[Opening SUPPLIED DATA section]

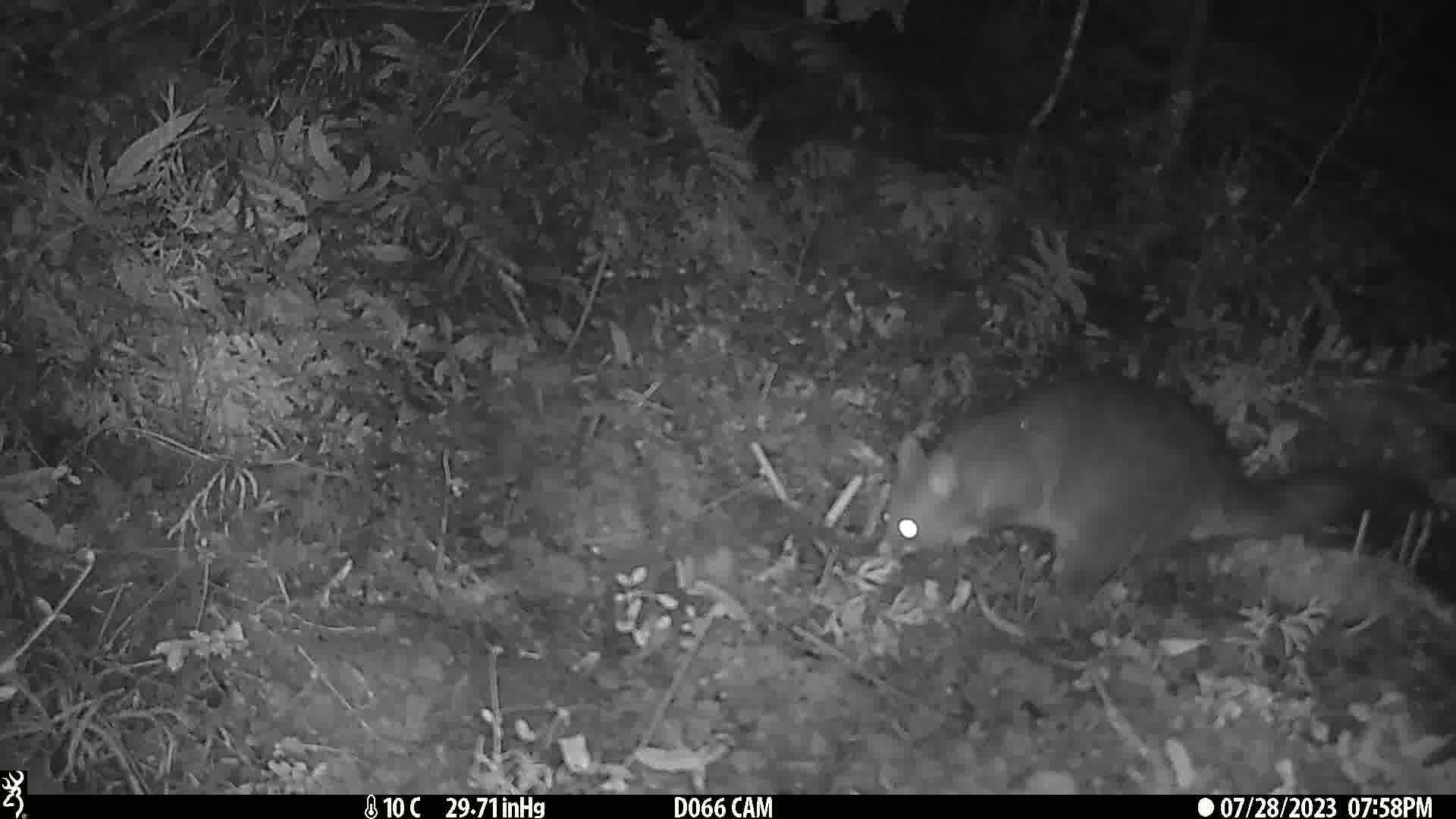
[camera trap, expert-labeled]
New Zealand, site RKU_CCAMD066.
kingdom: Animalia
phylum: Chordata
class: Mammalia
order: Diprotodontia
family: Phalangeridae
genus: Trichosurus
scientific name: Trichosurus vulpecula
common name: common brushtail possum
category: possum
Possum (common brushtail possum) (Trichosurus vulpecula).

[Closing SUPPLIED DATA section]

WORK ITEM. Each line from the one that contains "New Zealand, site RKU_CCAMD066." through the end of the records must be repeated exactly. No other line belongs in the answer.

YOUR RESPONSE.
New Zealand, site RKU_CCAMD066.
kingdom: Animalia
phylum: Chordata
class: Mammalia
order: Diprotodontia
family: Phalangeridae
genus: Trichosurus
scientific name: Trichosurus vulpecula
common name: common brushtail possum
category: possum
Possum (common brushtail possum) (Trichosurus vulpecula).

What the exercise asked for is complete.